Description of the task:
Output the line containing "genus: Procyon", then every remaining line of the entries below, exactly as written and with no other text.

Excerpted data:
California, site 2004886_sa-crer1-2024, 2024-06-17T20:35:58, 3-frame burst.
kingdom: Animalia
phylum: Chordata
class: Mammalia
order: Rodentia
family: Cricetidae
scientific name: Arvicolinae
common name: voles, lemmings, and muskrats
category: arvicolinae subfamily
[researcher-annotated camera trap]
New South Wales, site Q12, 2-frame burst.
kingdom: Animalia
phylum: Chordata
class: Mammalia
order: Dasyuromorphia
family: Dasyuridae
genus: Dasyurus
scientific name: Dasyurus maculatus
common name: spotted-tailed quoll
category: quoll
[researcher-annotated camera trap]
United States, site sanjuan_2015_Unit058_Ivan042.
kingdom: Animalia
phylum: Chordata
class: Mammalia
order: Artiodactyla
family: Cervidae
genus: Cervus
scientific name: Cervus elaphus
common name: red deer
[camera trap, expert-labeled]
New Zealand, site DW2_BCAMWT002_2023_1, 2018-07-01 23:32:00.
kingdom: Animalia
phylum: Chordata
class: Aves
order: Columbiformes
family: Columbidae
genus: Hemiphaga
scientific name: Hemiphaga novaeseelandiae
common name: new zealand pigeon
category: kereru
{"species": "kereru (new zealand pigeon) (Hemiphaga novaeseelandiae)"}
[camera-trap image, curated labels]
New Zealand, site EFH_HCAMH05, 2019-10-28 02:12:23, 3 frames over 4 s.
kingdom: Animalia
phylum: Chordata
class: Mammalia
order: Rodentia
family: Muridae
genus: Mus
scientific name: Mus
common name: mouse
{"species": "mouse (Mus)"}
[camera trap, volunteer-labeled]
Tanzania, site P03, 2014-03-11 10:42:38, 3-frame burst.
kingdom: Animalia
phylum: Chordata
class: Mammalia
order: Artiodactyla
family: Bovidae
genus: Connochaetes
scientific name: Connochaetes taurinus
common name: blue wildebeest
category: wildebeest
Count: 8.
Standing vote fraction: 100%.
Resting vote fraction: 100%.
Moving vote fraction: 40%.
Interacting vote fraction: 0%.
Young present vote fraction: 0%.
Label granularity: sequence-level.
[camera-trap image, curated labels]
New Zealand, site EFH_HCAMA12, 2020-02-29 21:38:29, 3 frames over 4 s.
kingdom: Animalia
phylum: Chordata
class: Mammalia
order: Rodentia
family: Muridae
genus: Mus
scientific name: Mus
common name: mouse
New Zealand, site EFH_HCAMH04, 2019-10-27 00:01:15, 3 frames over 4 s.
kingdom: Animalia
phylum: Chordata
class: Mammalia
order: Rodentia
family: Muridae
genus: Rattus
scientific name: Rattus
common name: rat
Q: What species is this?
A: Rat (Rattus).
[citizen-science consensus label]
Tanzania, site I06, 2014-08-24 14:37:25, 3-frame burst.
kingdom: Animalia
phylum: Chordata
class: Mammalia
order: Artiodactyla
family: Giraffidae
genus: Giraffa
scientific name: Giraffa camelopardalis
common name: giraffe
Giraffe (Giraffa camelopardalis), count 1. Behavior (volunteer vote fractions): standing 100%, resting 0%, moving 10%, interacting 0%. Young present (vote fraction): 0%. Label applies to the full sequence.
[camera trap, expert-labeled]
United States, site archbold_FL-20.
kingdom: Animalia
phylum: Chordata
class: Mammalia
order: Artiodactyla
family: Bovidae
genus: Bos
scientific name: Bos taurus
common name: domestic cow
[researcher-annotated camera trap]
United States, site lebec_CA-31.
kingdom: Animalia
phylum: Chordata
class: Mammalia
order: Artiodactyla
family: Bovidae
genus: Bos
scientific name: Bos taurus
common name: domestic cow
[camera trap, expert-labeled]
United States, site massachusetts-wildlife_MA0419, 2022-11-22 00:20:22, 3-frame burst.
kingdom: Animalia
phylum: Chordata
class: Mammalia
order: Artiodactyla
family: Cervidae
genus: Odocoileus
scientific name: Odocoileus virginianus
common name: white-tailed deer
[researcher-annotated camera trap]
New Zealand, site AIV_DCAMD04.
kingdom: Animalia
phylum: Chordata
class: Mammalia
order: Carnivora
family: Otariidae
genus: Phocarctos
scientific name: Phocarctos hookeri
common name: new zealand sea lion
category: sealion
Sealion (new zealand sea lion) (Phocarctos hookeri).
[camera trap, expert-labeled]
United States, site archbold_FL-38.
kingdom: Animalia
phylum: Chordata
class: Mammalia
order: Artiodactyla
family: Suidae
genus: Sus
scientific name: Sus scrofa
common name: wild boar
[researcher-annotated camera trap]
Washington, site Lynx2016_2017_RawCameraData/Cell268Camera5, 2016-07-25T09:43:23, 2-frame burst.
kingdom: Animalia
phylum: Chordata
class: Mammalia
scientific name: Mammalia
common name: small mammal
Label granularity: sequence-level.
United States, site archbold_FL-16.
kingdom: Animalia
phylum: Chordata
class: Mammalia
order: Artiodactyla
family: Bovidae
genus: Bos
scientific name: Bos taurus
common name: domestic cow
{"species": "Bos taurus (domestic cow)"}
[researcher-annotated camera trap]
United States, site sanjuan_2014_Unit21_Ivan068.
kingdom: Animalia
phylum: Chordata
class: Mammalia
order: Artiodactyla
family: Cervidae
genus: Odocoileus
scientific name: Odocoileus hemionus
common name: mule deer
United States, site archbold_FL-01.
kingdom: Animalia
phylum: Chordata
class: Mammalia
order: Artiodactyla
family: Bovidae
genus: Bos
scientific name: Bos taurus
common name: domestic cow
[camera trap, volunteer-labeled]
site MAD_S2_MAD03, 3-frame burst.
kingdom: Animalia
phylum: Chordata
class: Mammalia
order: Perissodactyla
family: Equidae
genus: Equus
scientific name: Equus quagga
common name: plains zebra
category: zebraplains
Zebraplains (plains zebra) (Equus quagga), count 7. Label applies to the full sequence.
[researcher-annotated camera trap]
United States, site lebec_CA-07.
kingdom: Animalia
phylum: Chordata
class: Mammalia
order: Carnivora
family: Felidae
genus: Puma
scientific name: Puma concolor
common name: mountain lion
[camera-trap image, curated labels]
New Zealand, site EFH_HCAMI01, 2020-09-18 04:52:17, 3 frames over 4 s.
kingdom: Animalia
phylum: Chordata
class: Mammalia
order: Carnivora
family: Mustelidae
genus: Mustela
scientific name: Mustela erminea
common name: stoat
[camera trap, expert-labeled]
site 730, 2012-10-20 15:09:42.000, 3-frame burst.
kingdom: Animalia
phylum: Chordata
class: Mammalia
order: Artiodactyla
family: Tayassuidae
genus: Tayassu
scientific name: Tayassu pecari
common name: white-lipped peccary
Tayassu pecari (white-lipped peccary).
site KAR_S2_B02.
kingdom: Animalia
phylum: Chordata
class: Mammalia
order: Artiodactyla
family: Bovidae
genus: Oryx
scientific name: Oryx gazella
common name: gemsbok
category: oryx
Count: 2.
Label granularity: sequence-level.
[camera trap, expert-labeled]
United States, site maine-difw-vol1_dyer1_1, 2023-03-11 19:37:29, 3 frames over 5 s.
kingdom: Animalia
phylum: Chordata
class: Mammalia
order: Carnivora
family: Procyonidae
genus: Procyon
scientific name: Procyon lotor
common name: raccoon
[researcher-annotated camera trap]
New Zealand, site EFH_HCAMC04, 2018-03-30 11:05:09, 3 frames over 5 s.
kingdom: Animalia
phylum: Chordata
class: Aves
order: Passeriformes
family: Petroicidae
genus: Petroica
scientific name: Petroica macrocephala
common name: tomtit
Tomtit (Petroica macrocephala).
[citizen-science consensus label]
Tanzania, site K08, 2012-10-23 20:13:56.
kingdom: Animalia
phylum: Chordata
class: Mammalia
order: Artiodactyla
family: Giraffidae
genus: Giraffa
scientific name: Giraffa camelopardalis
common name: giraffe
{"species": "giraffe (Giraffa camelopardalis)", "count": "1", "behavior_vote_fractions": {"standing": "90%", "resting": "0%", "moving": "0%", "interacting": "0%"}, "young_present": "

Reply:
genus: Procyon
scientific name: Procyon lotor
common name: raccoon
[researcher-annotated camera trap]
New Zealand, site EFH_HCAMC04, 2018-03-30 11:05:09, 3 frames over 5 s.
kingdom: Animalia
phylum: Chordata
class: Aves
order: Passeriformes
family: Petroicidae
genus: Petroica
scientific name: Petroica macrocephala
common name: tomtit
Tomtit (Petroica macrocephala).
[citizen-science consensus label]
Tanzania, site K08, 2012-10-23 20:13:56.
kingdom: Animalia
phylum: Chordata
class: Mammalia
order: Artiodactyla
family: Giraffidae
genus: Giraffa
scientific name: Giraffa camelopardalis
common name: giraffe
{"species": "giraffe (Giraffa camelopardalis)", "count": "1", "behavior_vote_fractions": {"standing": "90%", "resting": "0%", "moving": "0%", "interacting": "0%"}, "young_present": "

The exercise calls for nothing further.